My bike (older) has X/1s. They've been phenomenal, but I've never lubed them before. So I'm reading up and realize I need the special grease gun. But at 7:00pm, no LBS is open who sells the Speedplay grease gun, so I look for an alternative and find the one that Performace bikes (which is open till 8:00) carries. I rush down, rush home, only to discover that I also need either a "speedy luber" attachment or an X/1 lubricating upgrade kit. D'oh.

So now I'm in a funk; I've just dropped 40 bones on a tool and some grease that I can't use. I don't have retaining ring pliers, so I try to fabricate something and it doesn't work. So I growl at my family, get on the 'net, but can't find anyone who sells either the Speedy Luber or the upgrade kit. So I fire off an email to Speedplay and ask them what to do...

I toss and turn all night. This morning, I get an email from Speedplay saying that they'll happily sell me the part... as long as I spend at least 25 bucks. Grrrr. I don't begrudge one iota their need to make a profit. They deserve it. But I'm frustrated.

I start calling my favorite LBSs. No one's got the luber or the converter kits. No one will order either for me unless it's part of a bigger order. Again, I don't begrudge anyone their right to make a fair profit. But my mug o' frustration runneth over....

And then, out of the blue, Road Bike Review zots an email saying "hey, come check out our latest articles." Okay. I click on it, eventually find this thread. Cynergy Cycles? Wow. How is it possible I've never heard of 'em? I google 'em. Check out the store on the map. Look at photos.

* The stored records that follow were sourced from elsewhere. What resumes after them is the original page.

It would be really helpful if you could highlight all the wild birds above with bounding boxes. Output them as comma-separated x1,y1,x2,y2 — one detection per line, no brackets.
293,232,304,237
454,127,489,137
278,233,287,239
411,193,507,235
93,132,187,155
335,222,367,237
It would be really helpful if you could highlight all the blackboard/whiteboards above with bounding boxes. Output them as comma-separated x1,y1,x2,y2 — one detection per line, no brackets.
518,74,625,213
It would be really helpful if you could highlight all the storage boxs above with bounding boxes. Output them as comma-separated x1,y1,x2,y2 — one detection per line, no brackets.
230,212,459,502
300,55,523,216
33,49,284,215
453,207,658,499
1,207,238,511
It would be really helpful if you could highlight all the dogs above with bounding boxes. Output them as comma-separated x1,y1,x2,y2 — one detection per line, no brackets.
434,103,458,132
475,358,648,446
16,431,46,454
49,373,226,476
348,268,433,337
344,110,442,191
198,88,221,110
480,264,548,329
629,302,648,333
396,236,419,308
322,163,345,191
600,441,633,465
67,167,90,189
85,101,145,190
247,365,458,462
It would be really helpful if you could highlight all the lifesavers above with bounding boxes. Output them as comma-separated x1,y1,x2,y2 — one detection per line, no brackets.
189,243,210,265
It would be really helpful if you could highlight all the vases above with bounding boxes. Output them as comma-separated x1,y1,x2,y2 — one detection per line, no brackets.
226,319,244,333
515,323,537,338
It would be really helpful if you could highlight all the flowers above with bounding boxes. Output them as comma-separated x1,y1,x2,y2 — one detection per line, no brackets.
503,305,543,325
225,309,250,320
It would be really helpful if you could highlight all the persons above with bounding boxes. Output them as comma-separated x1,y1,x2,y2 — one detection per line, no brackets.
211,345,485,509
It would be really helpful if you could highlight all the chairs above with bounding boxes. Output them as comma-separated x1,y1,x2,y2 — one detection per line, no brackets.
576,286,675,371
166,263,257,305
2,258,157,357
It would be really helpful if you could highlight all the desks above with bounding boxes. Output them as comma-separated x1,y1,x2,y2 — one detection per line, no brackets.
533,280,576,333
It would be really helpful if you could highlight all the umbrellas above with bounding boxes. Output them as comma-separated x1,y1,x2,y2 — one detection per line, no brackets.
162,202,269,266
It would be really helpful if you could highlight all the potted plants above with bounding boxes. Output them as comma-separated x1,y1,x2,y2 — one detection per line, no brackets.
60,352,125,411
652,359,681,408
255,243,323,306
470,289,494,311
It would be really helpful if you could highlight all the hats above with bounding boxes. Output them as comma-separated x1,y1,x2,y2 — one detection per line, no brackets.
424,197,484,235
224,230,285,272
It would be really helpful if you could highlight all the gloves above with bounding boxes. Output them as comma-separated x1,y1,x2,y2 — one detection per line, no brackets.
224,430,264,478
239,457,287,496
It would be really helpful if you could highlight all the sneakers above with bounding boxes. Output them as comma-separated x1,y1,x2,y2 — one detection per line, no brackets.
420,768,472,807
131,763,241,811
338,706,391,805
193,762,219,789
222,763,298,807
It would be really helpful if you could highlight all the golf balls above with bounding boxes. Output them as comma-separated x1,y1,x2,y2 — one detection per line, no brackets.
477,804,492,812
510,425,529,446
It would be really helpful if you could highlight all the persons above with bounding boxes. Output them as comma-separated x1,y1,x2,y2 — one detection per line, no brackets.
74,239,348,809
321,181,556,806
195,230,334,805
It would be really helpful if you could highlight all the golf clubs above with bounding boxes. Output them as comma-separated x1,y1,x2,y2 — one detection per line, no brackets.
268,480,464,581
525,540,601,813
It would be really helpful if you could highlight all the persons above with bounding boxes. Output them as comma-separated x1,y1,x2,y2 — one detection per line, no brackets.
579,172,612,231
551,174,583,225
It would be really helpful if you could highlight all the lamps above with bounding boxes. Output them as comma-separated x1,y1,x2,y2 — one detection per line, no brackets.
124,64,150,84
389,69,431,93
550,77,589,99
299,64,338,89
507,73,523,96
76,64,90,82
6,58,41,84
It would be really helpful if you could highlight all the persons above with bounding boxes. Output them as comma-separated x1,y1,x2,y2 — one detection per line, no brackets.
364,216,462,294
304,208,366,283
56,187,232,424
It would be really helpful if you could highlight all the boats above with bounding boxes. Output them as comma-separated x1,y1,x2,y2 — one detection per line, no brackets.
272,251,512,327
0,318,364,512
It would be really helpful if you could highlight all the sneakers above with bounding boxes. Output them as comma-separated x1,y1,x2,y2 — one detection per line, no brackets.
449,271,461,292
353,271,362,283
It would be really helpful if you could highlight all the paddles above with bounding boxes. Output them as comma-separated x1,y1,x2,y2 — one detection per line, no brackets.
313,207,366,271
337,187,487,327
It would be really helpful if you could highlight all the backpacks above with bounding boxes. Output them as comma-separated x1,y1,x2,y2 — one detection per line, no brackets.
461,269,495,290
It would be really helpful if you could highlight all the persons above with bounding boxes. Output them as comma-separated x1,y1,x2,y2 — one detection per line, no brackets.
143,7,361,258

Gawd, I've driven by there a billion times....

So I call 'em. 

"Yep. We got the converters and the Speedy Luber, but you should probably just get the converter."

"How much," I ask in fear (having read this thread and expecting to be sold something I don't need....)

"A buck."

Scotty himself could not have beamed me there any faster. They had exactly what I needed, couldn't have been more cheerful & helpful. I was so happy I even dropped an extra 25 on silver handlebar tape--something else no one locally seems to have right now.

Don't get me wrong; I love Helen's in SM (Westwood, not so much), but Cinergy just won a fan, and customer, for life.

Oh, and thanks OP for the thread. Sorry they didn't jive for you, but my pedals thank you.


----------



## framesti (Jan 26, 2009)

this is an overpriced store. and not very good compared to Helen's.


----------



## mikeyp123 (Mar 9, 2007)

stevesbike said:


> whatever. Lots of people are happy with Cynergy. It's owned by guys who have been part of the So Cal bike scene for a long time, they support local racers with their team etc. Unless there's a specific incident, why post something that just rags on a shop?


No it's not. I believe this is no longer the case. It's now owned by Specialized.


----------



## Hollywood (Jan 16, 2003)

mikeyp123 said:


> No it's not. I believe this is no longer the case. It's now owned by Specialized.


nope - stevesbike had it right. It _was_ started as a Specialized concept store but that didn't last and was eventually sold off to the current owners.


----------